Problem details >>
According to the text on logic programming in Scala, why does the implementation use LazyList?

Text segment >>
□ □ □ □

I’ve based my implementation on Oleg Kiselyov’s toy kanren implementation, stealing some ideas from P. Jansson & J. Jeuring, Functional Pearl: Polytypic Unification.

The essence of logic programming is twofold: relations and unification.

Relations

A relation over sets is a subset of the Cartesian product , written such that .

We will express relations in Scala using functions assigning a (possibly empty) list of values, to values:

class Relation[X, Y] private (private[Relation] val f: X => LazyList[Y])

We use LazyList as the computations might be potentially infinite.

We can define two primitive relations, fail which associates to no result for any value and succeed - a trivial relation that associates the given value to the given value.

object Relation {
  def fail[A] = new Relation[A, A](_ => LazyList.empty)
  def succeed[A] = new Relation[A, A](a => LazyList(a))
}

Combinators

We will use combinators to create more complicated relations:

class Relation[X, Y] private (private[Relation] val f: X => LazyList[Y]) {
  def apply(x: X) = f(x)

  def map[Z](g: Y => Z): Relation[X, Z] = new Relation( x =>
    f(x).map(g)
  )

Mapping a relation by g, creates a new relation which “relates” the values of the codomain by -

We can test it:

scala> Relation.succeed[Int].map(_ + 1).apply(0).toList
val res0: List[Int] = List(1)

scala> Relation.succeed[Int].map(_ + 1).apply(2).toList
val res1: List[Int] = List(3)

scala> Relation.succeed[Int].map { x => x *  x }.apply(2).toList
val res2: List[Int] = List(4)

We can implement flatMap in similar vain - simply by flatMapping on the LazyList:

def flatMap[Z](g: Y => Relation[Y, Z]): Relation[X, Z] = new Relation( x =>
  this.f(x).flatMap { y =>
    g(y).apply(y)
  }
)

Another combinator disjunction, or \/ composes relations so that all results of both relations are returned:

def disjunction(other: Relation[X, Y]): Relation[X, Y] = new Relation[X, Y]( x =>
  this.f(x) #::: other.f(x)
)

def \/(other: Relation[X, Y]) = disjunction(other)

Test:

scala>   val square = Relation.succeed[Int].map { x => x * x }
val square: logprog.Relation[Int,Int] = logprog.Relation@46ba6f25

scala>    val cube   = Relation.succeed[Int].map { x => x * x * x }
val cube: logprog.Relation[Int,Int] = logprog.Relation@275bad01

scala>    val r = square \/ cube
val r: logprog.Relation[Int,Int] = logprog.Relation@17a1b96d

scala>     r(1).toList
val res0: List[Int] = List(1, 1)

scala>     r(2).toList
val res1: List[Int] = List(4, 8)

scala>     r(3).toList
val res2: List[Int] = List(9, 27)

Similarly, we can create a conjunction of relations: a new relation that composes values belonging to both relations.

□ □ □ □

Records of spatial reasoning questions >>
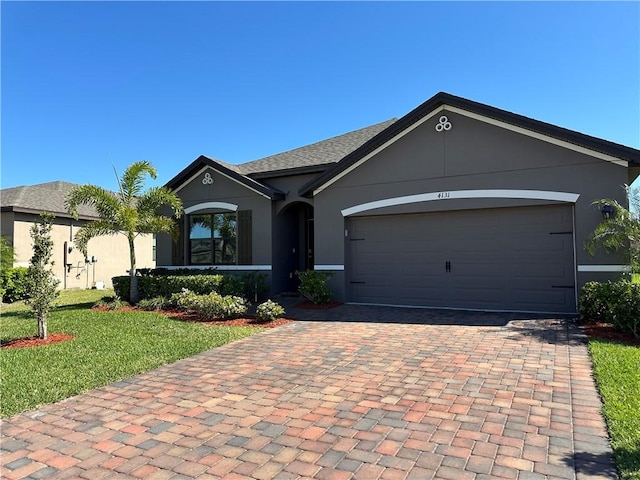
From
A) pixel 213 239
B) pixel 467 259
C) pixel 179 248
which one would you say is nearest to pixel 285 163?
pixel 213 239

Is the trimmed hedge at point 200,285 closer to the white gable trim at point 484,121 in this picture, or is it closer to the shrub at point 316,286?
the shrub at point 316,286

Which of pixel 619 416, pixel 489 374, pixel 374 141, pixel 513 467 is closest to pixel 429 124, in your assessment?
pixel 374 141

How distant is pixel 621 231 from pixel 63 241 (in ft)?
67.3

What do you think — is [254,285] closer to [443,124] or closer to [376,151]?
[376,151]

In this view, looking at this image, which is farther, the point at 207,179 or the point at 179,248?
the point at 179,248

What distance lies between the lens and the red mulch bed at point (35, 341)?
25.1 feet

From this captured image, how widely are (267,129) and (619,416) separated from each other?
659 inches

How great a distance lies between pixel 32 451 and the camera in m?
3.60

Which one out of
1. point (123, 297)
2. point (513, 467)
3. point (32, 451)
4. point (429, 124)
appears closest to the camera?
point (513, 467)

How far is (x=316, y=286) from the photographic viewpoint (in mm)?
11812

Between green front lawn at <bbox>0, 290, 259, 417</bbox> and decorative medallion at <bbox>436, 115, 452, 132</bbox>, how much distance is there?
7.14m

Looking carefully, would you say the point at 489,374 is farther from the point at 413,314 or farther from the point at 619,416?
the point at 413,314

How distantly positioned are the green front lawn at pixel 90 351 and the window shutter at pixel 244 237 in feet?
13.8

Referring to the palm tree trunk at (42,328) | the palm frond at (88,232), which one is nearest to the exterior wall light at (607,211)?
the palm tree trunk at (42,328)
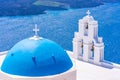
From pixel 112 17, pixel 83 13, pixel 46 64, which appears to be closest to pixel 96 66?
pixel 46 64

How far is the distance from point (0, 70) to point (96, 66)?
20.8 ft

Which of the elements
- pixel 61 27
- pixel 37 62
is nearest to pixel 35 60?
pixel 37 62

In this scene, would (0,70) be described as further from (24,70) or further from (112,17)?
(112,17)

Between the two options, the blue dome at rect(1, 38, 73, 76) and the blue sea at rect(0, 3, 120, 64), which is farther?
the blue sea at rect(0, 3, 120, 64)

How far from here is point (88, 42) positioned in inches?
640

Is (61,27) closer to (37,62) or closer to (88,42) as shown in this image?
(88,42)

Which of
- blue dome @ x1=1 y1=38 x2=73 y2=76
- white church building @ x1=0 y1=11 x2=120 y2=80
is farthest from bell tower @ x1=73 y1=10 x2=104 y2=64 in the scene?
blue dome @ x1=1 y1=38 x2=73 y2=76

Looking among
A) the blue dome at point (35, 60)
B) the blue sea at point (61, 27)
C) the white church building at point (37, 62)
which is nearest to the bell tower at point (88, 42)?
the white church building at point (37, 62)

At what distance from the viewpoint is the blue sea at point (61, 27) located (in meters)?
35.6

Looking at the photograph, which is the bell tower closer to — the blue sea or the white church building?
the white church building

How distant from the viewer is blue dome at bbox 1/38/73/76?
10391 mm

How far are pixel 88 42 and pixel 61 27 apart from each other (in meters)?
30.9

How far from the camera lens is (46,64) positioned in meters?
10.4

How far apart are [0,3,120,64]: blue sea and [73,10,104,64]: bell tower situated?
11886 mm
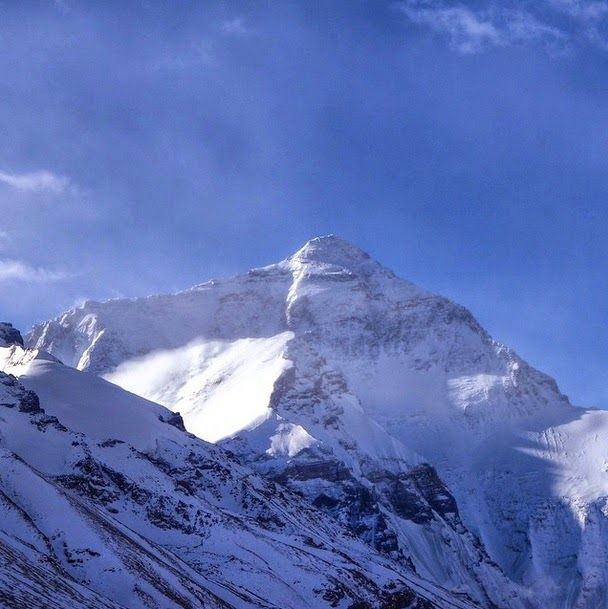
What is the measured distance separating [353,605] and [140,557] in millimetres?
37766

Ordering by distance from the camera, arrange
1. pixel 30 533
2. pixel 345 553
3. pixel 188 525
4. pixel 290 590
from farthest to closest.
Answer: pixel 345 553 → pixel 188 525 → pixel 290 590 → pixel 30 533

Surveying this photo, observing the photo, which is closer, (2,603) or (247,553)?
(2,603)

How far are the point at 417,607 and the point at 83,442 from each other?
5279 cm

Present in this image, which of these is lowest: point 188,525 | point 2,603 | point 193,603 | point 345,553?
point 2,603

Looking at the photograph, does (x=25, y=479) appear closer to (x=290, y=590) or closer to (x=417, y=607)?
(x=290, y=590)

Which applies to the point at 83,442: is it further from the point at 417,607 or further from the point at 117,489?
the point at 417,607

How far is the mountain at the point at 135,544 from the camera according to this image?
373 feet

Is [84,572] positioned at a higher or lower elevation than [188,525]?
lower

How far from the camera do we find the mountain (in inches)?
4481

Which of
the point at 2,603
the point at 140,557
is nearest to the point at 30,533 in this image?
the point at 140,557

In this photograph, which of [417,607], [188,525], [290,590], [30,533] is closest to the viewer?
[30,533]

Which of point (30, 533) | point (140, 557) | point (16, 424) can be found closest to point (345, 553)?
point (16, 424)

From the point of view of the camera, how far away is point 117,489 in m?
160

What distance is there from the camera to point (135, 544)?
433ft
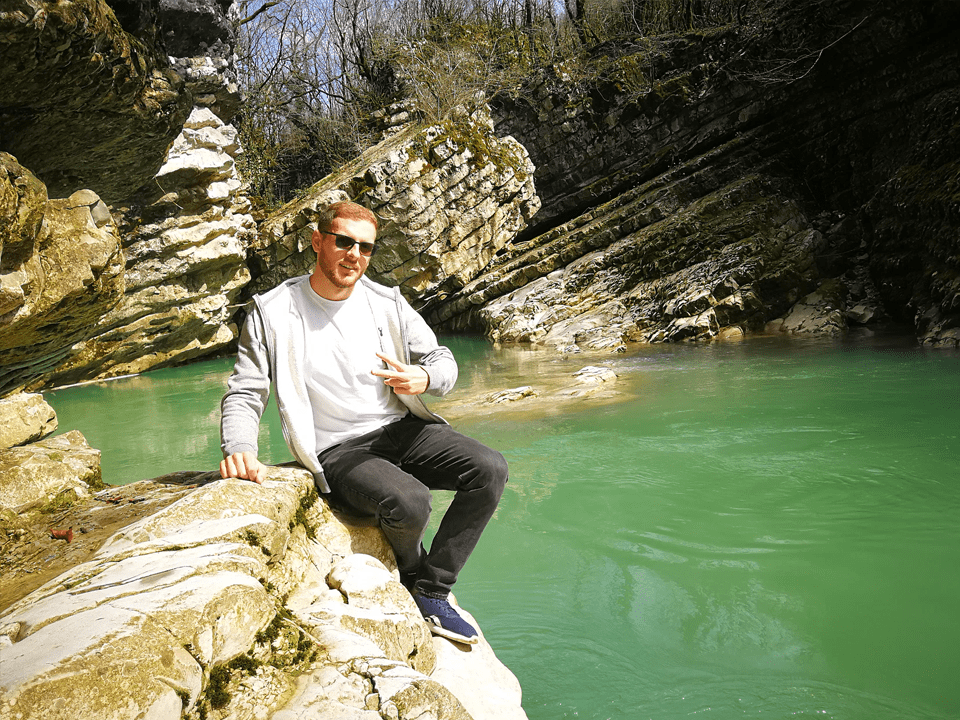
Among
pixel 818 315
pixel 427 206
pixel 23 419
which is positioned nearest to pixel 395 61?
pixel 427 206

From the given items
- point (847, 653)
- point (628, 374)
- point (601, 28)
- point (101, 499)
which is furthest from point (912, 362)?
point (601, 28)

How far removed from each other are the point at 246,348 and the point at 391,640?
122 cm

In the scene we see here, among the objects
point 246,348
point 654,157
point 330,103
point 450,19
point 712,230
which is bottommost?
point 246,348

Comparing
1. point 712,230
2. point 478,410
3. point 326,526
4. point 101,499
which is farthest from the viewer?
point 712,230

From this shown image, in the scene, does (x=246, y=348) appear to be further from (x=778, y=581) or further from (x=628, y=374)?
(x=628, y=374)

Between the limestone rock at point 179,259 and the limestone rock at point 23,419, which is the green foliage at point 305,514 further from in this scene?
the limestone rock at point 179,259

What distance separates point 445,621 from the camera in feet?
8.16

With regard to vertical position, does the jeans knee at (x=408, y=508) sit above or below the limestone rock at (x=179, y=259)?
below

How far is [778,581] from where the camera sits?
131 inches

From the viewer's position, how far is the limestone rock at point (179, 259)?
1156 centimetres

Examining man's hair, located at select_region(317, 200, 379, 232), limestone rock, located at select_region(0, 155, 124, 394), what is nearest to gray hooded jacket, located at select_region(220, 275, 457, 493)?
man's hair, located at select_region(317, 200, 379, 232)

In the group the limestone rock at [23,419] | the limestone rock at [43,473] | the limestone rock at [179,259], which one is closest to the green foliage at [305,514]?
the limestone rock at [43,473]

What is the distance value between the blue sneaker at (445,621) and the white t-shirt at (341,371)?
0.70m

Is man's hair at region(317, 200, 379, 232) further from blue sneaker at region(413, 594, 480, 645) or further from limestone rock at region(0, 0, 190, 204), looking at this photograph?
limestone rock at region(0, 0, 190, 204)
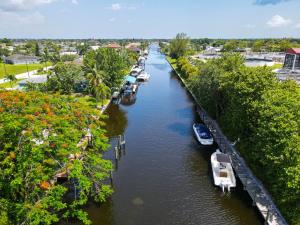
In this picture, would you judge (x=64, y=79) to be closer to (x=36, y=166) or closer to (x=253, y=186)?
(x=36, y=166)

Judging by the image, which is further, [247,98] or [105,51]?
[105,51]

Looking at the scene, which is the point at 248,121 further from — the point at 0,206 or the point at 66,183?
the point at 0,206

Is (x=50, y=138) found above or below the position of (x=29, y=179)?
above

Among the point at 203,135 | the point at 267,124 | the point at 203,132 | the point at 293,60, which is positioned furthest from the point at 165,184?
the point at 293,60

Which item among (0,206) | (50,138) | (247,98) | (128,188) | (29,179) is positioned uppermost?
(247,98)

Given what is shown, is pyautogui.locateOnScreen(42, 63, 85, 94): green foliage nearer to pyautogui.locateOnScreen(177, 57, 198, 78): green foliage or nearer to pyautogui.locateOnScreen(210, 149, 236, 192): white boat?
pyautogui.locateOnScreen(177, 57, 198, 78): green foliage

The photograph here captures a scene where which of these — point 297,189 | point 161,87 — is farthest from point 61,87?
point 297,189
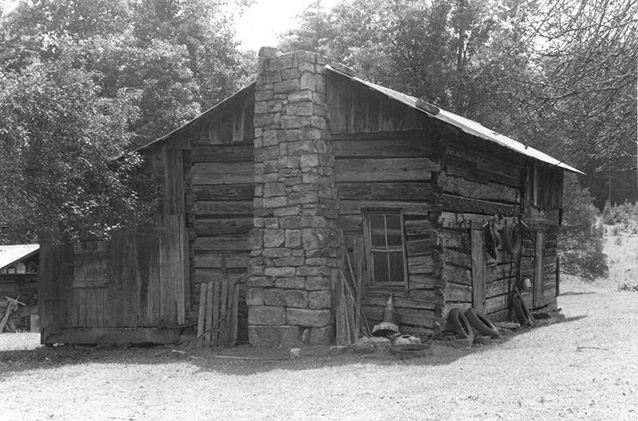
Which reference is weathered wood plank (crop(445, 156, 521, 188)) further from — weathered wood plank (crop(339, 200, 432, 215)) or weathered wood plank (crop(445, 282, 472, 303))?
weathered wood plank (crop(445, 282, 472, 303))

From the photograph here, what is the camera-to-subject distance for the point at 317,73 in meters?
13.5

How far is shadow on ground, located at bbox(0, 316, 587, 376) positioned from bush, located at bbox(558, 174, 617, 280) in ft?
55.6

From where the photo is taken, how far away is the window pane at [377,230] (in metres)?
13.9

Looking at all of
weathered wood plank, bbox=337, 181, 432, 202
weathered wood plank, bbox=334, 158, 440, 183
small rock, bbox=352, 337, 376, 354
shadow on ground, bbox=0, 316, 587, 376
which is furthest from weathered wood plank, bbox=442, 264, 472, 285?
small rock, bbox=352, 337, 376, 354

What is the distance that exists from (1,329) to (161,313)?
477 inches

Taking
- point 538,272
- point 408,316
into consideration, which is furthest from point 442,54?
point 408,316

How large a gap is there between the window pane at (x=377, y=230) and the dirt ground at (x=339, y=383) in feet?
7.53

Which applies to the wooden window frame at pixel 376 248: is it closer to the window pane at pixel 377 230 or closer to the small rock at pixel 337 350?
the window pane at pixel 377 230

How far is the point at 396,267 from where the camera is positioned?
13.8 m

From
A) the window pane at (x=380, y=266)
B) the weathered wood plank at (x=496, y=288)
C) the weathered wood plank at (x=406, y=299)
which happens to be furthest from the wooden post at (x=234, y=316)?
the weathered wood plank at (x=496, y=288)

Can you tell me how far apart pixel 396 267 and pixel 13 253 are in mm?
16211

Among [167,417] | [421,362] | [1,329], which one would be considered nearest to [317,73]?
[421,362]

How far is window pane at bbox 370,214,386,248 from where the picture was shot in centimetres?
1387

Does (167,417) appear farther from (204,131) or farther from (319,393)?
(204,131)
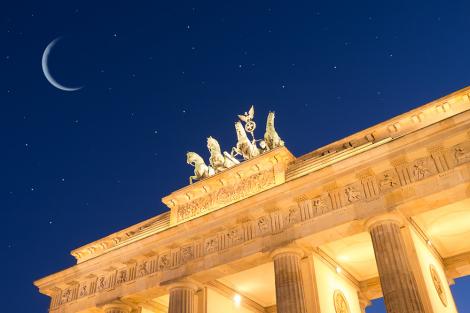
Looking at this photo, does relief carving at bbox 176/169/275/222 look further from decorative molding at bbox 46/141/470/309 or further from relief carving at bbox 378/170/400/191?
relief carving at bbox 378/170/400/191

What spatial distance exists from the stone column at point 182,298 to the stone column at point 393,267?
9.20m

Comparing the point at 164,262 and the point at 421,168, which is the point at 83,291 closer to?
the point at 164,262

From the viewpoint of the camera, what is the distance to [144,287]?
25781 mm

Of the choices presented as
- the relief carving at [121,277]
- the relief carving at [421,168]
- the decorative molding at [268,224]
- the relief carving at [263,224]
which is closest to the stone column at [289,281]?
the decorative molding at [268,224]

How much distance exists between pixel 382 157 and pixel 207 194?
9.88 metres

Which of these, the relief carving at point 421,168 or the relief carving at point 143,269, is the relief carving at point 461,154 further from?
the relief carving at point 143,269

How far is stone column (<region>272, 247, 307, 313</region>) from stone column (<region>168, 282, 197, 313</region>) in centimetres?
480

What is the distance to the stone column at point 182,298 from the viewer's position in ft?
79.5

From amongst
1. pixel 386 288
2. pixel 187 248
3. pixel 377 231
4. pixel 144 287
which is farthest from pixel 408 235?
pixel 144 287

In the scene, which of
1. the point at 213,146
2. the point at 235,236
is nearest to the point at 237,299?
the point at 235,236

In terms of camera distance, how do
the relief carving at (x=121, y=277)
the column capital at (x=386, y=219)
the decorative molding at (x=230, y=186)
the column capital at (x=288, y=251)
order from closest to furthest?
1. the column capital at (x=386, y=219)
2. the column capital at (x=288, y=251)
3. the decorative molding at (x=230, y=186)
4. the relief carving at (x=121, y=277)

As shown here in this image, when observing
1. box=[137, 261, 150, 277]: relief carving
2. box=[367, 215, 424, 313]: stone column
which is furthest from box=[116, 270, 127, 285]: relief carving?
box=[367, 215, 424, 313]: stone column

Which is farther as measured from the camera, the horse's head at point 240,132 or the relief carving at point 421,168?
the horse's head at point 240,132

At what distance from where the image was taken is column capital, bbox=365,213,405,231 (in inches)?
808
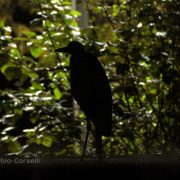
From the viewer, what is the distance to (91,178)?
1.11m

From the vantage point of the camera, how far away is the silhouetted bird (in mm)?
1208

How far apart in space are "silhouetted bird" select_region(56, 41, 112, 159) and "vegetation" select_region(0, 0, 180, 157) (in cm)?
66

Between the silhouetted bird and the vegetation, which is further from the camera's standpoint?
the vegetation

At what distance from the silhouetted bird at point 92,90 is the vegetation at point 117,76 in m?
0.66

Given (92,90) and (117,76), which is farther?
(117,76)

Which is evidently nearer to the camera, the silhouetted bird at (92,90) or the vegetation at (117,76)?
the silhouetted bird at (92,90)

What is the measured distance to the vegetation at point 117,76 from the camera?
79.6 inches

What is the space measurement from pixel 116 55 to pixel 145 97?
0.25 metres

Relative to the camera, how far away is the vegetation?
2021 mm

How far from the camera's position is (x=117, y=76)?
219 centimetres

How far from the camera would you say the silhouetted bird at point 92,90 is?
3.96ft

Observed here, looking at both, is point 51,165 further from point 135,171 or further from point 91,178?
point 135,171

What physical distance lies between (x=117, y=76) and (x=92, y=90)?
991 millimetres

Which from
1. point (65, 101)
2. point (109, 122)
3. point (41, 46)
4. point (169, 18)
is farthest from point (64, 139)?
point (109, 122)
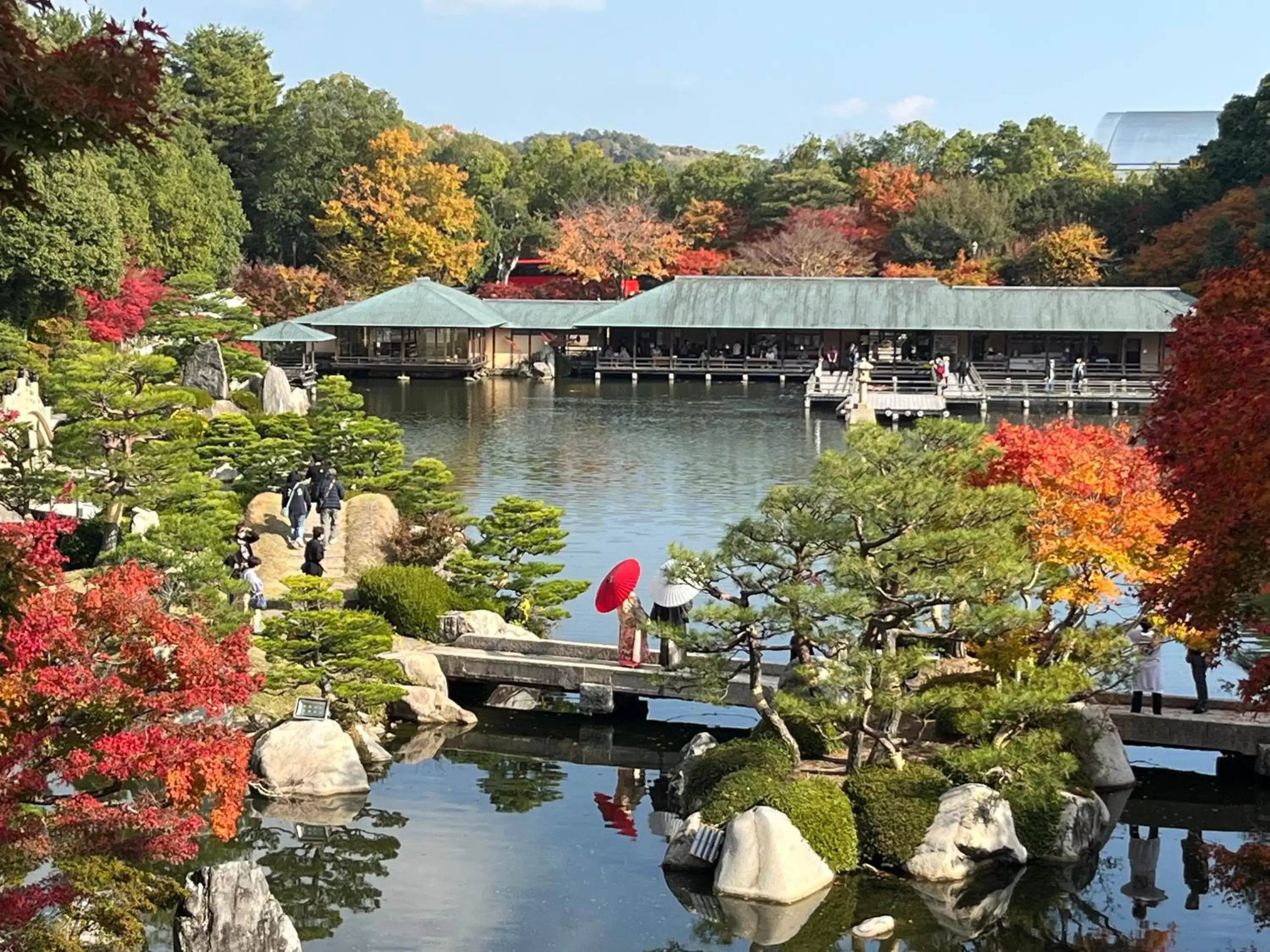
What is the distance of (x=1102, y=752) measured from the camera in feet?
52.1

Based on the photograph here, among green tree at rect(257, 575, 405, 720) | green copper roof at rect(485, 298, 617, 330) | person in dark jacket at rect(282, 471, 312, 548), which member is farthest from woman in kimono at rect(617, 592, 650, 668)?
green copper roof at rect(485, 298, 617, 330)

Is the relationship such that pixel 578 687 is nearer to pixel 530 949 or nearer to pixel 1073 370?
pixel 530 949

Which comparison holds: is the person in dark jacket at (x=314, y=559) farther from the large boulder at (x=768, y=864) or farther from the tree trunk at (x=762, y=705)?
the large boulder at (x=768, y=864)

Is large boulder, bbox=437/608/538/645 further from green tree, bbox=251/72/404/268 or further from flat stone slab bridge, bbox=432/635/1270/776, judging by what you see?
green tree, bbox=251/72/404/268

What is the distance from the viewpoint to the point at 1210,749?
1641 centimetres

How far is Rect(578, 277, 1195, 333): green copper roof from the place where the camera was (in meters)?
52.0

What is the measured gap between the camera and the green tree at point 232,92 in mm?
64438

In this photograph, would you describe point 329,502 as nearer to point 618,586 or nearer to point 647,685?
point 618,586

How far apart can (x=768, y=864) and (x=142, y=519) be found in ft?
38.9

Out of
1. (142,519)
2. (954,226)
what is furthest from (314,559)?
(954,226)

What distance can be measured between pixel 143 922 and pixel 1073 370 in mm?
43039

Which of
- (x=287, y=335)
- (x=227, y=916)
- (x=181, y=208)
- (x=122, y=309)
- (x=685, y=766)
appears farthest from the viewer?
(x=181, y=208)

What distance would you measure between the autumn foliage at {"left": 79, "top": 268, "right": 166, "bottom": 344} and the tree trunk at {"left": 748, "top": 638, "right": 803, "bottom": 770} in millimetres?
27637

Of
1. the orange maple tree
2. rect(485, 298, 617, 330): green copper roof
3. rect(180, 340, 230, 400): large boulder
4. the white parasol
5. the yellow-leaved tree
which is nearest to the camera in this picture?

□ □ □ □

Answer for the task >>
The computations might be potentially infinite.